In addition to finding the best types of noodles, we had to test a number of different cooking techniques to find the best way to prepare them. Zucchini noodles tasted great raw in some applications, but most recipes worked best with cooked noodles. Boiling the noodles in salted water didn’t work, since the water later leached out of the noodles and into the sauce. We also tried sautéing, but fitting a full batch of noodles in a skillet was challenging, and even with constant stirring, the noodles cooked unevenly. We liked roasting best: It was easy to spread all of the noodles out on a baking sheet, and the noodles softened evenly while maintaining some texture and chew. Roasting also eliminated excess moisture, preventing the finished dishes from becoming watery.
When roasting tender vegetable noodles like summer squash and zucchini, we roast them uncovered for the entire cooking time. This allows moisture to evaporate and results in tender, flexible noodles. We find that draining the noodles after cooking helps to further ensure that we don’t end up with unwanted moisture in the finished dish.

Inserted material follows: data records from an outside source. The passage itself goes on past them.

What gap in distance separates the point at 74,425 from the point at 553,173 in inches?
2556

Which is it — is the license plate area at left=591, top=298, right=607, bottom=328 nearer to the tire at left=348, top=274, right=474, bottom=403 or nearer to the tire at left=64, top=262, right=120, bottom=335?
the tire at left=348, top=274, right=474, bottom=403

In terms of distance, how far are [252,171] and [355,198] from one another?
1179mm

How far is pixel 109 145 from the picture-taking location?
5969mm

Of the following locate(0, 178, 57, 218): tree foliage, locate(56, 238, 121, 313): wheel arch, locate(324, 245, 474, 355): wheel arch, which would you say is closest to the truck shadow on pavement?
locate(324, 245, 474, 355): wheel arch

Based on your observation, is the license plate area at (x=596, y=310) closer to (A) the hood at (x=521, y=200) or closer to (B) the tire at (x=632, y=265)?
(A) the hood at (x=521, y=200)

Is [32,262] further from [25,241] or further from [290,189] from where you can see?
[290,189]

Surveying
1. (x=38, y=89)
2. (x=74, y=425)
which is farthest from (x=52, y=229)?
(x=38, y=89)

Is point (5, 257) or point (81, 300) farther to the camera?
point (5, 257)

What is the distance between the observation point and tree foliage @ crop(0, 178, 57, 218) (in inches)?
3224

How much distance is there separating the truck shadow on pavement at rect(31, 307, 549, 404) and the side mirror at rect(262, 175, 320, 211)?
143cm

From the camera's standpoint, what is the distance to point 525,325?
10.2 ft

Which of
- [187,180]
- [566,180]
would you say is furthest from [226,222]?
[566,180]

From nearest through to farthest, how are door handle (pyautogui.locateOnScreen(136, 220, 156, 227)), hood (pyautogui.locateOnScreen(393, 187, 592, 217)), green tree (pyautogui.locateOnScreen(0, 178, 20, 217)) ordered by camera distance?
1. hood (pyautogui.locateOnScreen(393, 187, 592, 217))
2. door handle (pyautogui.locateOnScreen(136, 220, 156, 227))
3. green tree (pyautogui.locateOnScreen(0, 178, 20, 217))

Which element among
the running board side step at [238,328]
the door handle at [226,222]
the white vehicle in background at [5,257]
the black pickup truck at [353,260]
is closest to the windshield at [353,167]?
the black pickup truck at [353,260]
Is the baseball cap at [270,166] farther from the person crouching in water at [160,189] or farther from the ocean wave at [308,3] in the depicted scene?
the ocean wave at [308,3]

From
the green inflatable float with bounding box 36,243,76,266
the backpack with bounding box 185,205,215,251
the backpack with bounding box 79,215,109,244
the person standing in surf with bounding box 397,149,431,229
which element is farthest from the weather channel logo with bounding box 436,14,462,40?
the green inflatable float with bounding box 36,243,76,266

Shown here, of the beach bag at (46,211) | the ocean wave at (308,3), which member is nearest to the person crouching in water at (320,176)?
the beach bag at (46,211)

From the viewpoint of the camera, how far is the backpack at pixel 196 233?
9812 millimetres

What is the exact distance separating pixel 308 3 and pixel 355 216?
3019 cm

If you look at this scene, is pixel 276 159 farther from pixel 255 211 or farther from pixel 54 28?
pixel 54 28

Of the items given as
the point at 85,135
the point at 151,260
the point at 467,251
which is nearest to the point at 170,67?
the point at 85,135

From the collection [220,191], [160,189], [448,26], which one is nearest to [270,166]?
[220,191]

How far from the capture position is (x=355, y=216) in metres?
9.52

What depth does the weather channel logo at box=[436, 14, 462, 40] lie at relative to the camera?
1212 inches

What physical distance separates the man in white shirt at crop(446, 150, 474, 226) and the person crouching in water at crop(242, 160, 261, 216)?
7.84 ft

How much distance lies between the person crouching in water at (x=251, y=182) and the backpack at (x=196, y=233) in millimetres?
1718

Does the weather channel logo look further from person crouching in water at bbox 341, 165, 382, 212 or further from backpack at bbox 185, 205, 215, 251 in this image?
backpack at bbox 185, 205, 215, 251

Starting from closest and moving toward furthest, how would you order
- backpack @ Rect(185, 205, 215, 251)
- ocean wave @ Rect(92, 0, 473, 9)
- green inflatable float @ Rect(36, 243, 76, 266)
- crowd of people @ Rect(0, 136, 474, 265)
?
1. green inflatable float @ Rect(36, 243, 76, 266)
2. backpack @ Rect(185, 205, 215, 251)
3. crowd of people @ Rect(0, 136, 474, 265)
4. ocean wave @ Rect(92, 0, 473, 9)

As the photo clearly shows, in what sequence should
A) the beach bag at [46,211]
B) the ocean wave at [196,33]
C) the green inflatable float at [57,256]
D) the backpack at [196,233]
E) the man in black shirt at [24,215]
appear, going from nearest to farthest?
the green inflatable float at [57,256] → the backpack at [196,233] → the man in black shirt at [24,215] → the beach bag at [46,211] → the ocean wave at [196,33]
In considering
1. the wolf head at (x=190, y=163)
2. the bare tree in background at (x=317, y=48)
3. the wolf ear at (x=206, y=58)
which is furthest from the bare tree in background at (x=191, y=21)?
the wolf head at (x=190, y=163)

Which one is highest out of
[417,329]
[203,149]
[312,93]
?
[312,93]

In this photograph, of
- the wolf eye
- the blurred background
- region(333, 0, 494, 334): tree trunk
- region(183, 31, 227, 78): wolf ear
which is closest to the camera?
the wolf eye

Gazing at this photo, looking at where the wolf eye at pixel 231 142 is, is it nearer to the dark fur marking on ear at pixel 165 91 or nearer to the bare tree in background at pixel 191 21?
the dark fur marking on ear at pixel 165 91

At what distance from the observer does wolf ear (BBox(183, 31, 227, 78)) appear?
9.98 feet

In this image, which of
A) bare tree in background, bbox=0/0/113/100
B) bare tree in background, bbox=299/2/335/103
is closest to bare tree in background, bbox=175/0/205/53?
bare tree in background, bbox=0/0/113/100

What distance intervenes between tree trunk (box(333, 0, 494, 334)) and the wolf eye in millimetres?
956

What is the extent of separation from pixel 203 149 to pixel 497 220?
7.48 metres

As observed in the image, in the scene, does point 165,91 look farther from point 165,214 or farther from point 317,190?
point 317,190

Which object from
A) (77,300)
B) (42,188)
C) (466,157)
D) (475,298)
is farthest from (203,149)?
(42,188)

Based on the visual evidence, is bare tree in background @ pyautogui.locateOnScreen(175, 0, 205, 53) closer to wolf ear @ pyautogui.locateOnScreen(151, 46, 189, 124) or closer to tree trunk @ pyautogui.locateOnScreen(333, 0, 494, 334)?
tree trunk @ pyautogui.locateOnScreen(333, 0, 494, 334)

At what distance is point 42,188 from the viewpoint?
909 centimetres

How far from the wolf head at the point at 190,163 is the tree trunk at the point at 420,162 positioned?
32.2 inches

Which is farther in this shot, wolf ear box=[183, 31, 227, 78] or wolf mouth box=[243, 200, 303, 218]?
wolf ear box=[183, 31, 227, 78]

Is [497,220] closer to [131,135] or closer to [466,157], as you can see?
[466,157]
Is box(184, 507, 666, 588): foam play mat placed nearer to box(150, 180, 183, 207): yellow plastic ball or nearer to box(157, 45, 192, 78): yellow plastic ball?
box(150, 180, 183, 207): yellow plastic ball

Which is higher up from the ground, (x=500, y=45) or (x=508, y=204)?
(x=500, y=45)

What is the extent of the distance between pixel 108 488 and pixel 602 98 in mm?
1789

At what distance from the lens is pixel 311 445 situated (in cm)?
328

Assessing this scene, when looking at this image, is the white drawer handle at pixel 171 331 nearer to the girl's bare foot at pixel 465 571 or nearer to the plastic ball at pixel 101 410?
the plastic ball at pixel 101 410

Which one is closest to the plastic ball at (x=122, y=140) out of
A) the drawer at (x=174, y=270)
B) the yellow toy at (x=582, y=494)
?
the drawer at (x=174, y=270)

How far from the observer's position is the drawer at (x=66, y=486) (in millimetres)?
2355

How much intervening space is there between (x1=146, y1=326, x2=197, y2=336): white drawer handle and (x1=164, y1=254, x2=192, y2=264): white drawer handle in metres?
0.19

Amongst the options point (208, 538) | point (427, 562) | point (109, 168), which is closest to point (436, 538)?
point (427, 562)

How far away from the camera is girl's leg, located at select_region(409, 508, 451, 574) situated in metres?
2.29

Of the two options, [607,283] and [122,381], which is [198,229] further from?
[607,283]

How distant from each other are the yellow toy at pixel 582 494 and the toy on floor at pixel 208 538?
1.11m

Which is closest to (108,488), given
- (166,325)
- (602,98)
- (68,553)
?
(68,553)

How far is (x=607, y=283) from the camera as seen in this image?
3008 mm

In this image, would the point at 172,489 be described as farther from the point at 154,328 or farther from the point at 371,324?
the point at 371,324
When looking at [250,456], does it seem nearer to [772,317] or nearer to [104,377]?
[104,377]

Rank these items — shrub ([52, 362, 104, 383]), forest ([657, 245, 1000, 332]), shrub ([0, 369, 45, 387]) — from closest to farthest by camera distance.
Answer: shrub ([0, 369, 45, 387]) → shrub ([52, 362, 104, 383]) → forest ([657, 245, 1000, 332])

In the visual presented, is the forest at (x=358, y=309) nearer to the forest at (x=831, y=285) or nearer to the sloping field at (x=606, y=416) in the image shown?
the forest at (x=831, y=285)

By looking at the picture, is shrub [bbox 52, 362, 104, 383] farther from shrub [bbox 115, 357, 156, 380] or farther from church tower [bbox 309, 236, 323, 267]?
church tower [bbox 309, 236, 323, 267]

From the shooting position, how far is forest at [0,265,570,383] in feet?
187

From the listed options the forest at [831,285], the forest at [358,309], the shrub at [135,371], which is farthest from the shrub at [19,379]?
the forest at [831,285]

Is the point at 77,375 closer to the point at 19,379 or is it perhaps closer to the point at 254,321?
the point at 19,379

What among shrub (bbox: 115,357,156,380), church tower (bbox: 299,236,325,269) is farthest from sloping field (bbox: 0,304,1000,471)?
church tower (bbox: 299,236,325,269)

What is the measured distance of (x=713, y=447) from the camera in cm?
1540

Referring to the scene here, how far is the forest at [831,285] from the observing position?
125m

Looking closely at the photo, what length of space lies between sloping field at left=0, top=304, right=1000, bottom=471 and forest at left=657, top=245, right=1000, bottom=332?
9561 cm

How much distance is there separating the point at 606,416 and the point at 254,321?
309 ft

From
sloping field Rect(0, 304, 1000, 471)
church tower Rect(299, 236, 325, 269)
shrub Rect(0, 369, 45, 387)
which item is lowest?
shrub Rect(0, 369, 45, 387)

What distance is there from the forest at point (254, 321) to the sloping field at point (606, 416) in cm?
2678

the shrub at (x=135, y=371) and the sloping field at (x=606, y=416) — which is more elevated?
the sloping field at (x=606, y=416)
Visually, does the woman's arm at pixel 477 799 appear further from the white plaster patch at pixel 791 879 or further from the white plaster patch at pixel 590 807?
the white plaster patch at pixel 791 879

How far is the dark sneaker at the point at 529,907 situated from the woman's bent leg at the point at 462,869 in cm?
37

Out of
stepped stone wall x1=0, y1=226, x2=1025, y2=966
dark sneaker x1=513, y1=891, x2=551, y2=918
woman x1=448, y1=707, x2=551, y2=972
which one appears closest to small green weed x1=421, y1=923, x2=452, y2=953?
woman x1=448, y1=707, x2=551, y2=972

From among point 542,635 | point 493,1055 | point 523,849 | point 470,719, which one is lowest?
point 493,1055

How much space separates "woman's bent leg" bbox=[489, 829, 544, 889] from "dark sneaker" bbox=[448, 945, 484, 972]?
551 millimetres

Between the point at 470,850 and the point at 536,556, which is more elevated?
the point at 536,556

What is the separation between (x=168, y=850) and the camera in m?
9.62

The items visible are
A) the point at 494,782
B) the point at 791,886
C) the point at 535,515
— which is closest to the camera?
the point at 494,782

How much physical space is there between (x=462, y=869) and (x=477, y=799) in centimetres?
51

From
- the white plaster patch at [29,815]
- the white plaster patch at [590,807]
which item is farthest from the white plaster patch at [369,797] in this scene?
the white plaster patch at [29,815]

When roasting firmer vegetable noodles, like butternut squash, beets, celery root, or sweet potatoes, we recommend cooking them covered with foil for part of the cooking time so that they will steam slightly and become tender. Removing the foil partway through allows the surface moisture to evaporate. Don’t drain these noodles; because they contain less moisture to begin with, they are less pliable once cooked, and transferring them to and from a colander results in unnecessary breakage.